Now, I wasn’t just thinking all of this to myself, no, I was sharing it with Yuta and Alon, too. And while the samurai seemed sympathetic to my woes, the pangolin very much wasn’t.

“You haven’t told them!?” Alon roared, rattling his cage with fury.

He was surprisingly loud for a pangolin.

“You’re not just a pussy,” he yelled, “you’re a lying pussy!”

And what could I do but lower my head in shame?

“You’re right,” I muttered, much to Andalon’s dismay.

Alon titled his slender pangolin head to the side. “You’d give up that easily?”

“Yes and no,” I replied. “As much as I wish it wasn’t so, I can’t win every battle. It pains me to say this, but…” I sighed, “this is not just about Ani.”

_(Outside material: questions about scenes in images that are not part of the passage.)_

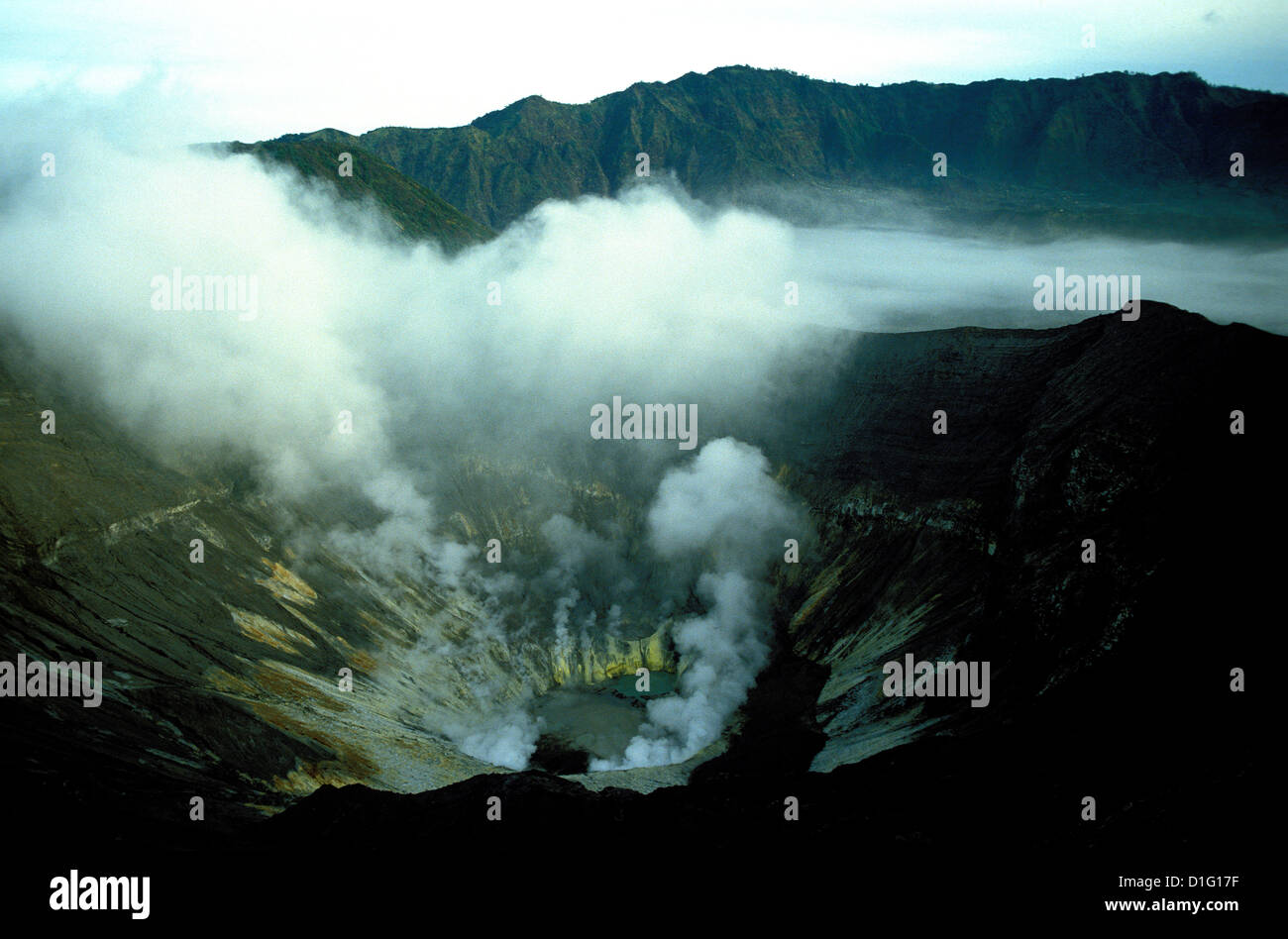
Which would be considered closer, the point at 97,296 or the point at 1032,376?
the point at 1032,376

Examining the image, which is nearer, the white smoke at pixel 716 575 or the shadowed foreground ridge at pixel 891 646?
the shadowed foreground ridge at pixel 891 646

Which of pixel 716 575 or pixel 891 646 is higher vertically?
pixel 716 575

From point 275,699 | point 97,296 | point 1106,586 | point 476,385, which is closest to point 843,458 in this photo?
point 1106,586

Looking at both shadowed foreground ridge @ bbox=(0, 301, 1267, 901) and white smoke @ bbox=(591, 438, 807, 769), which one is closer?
shadowed foreground ridge @ bbox=(0, 301, 1267, 901)

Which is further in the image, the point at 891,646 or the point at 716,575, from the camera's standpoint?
the point at 716,575

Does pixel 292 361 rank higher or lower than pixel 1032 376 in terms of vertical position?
higher

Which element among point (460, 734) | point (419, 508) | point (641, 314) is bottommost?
point (460, 734)
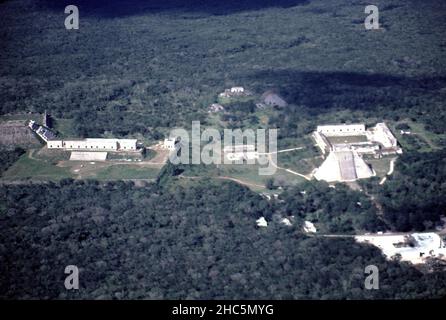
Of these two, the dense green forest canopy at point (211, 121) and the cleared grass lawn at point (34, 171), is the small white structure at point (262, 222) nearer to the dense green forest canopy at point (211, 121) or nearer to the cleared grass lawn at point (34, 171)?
the dense green forest canopy at point (211, 121)

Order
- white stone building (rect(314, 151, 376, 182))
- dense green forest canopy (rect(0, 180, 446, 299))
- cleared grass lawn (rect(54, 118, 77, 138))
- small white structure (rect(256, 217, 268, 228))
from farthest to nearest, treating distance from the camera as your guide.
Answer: cleared grass lawn (rect(54, 118, 77, 138))
white stone building (rect(314, 151, 376, 182))
small white structure (rect(256, 217, 268, 228))
dense green forest canopy (rect(0, 180, 446, 299))

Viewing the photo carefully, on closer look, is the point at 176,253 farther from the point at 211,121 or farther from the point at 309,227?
the point at 211,121

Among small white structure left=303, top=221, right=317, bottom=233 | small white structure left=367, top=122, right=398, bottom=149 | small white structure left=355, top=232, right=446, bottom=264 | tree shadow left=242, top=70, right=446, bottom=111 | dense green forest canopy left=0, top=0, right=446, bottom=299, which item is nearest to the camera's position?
dense green forest canopy left=0, top=0, right=446, bottom=299

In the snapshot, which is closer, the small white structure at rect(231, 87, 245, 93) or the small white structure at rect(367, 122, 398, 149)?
the small white structure at rect(367, 122, 398, 149)

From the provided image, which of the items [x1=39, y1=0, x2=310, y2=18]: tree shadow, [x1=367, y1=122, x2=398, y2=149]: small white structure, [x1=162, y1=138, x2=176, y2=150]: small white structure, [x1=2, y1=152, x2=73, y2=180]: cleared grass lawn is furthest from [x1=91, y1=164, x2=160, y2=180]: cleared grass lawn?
[x1=39, y1=0, x2=310, y2=18]: tree shadow

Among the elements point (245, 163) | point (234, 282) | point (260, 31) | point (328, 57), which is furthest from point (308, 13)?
point (234, 282)

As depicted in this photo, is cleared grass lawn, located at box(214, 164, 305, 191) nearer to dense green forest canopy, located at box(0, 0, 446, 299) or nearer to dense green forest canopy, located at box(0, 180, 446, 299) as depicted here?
dense green forest canopy, located at box(0, 0, 446, 299)
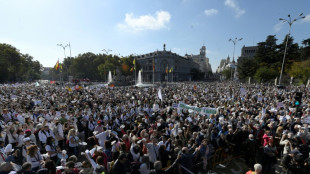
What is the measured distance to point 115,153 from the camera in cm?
451

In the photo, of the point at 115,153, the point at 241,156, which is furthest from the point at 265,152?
the point at 115,153

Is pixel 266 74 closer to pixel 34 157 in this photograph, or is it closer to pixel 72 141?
pixel 72 141

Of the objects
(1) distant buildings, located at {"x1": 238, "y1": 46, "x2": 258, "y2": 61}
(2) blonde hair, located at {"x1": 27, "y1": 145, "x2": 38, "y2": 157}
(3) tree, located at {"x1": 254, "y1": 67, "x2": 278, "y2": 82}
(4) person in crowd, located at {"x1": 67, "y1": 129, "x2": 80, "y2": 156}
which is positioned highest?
(1) distant buildings, located at {"x1": 238, "y1": 46, "x2": 258, "y2": 61}

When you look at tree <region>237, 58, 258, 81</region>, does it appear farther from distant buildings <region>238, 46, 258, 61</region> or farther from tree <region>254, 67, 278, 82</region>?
distant buildings <region>238, 46, 258, 61</region>

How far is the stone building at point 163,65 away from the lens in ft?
290

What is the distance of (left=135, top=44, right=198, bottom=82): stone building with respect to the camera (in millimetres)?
88438

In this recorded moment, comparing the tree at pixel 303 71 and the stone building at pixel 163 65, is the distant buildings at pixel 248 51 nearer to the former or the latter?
the stone building at pixel 163 65

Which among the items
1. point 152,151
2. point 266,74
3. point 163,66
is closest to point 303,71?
point 266,74

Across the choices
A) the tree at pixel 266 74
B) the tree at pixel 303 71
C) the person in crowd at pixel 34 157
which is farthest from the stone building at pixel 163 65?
the person in crowd at pixel 34 157

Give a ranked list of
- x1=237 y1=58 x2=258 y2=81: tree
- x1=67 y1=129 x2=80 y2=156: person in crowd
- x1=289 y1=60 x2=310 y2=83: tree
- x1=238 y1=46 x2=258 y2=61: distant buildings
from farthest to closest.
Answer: x1=238 y1=46 x2=258 y2=61: distant buildings < x1=237 y1=58 x2=258 y2=81: tree < x1=289 y1=60 x2=310 y2=83: tree < x1=67 y1=129 x2=80 y2=156: person in crowd

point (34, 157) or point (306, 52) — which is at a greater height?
point (306, 52)

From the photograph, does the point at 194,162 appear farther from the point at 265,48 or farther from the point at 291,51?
the point at 265,48

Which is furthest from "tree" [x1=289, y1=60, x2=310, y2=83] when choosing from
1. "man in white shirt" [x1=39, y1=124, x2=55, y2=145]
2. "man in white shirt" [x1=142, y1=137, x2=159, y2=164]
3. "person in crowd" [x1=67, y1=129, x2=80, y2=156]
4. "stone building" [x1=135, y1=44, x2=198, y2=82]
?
"stone building" [x1=135, y1=44, x2=198, y2=82]

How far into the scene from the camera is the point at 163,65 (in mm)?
89625
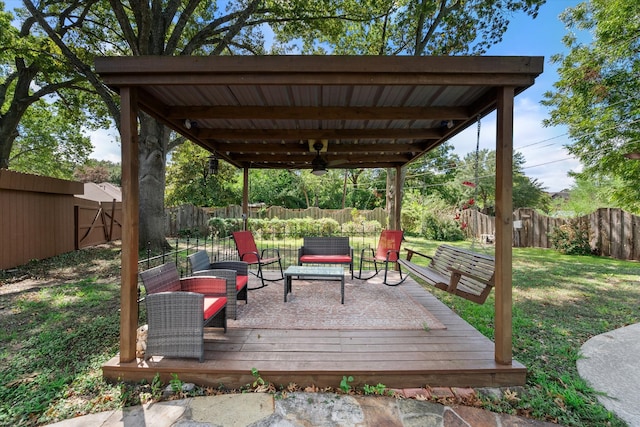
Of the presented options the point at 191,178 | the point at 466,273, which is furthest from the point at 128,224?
the point at 191,178

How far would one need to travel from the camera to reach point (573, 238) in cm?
984

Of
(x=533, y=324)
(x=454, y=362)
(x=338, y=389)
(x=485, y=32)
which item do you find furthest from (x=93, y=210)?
(x=485, y=32)

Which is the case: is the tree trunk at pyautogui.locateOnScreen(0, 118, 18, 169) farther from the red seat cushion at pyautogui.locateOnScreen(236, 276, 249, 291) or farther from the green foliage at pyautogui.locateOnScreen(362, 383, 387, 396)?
the green foliage at pyautogui.locateOnScreen(362, 383, 387, 396)

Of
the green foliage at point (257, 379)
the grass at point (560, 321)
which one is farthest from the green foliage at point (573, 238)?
the green foliage at point (257, 379)

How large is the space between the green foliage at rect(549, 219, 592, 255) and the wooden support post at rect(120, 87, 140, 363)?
1261cm

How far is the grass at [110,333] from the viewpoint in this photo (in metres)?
2.16

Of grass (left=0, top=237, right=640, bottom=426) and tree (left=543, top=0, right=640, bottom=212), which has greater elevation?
tree (left=543, top=0, right=640, bottom=212)

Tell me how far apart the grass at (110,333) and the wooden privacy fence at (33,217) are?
427 millimetres

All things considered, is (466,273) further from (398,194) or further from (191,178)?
(191,178)

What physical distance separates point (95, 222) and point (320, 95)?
33.4 feet

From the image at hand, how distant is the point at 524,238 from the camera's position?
11438mm

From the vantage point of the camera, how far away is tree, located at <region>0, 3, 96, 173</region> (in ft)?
27.1

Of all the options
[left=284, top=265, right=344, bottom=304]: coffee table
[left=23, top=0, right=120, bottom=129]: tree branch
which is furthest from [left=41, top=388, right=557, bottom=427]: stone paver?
[left=23, top=0, right=120, bottom=129]: tree branch

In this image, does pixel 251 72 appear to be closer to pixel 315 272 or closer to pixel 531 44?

“The hell it isn’t!” Alon snapped, with an angry flick of his thick, scaly tail.

I nodded. “It is.” I looked at Andalon and Yuta. “My real concern here is my colleague, Dr. Heggy Marteneiss. She’s Vernon’s older sister, you know.”

Alon and Yuta stared at me.

“I don’t know if I can stop Vernon and avert the disaster he’s hurtling us toward, but… if there’s any chance of stopping it, I need Heggy on my side.”

“And she would not lend her aid if she knew about your deceit,” Yuta said, nodding in understanding.

I exhaled sharply. “Exactly.”

Marteneisses stuck together, even when they should have known better.

“So,” Alon asked, “what are you going to do?”

I thought about it.

Out in the Thick World, I cried fresh tears. As much as I wanted to tell Ani the whole truth, I’d have to settle for only a part of it.

I looked her in the eyes. “Ani… there’s something I have to tell you.”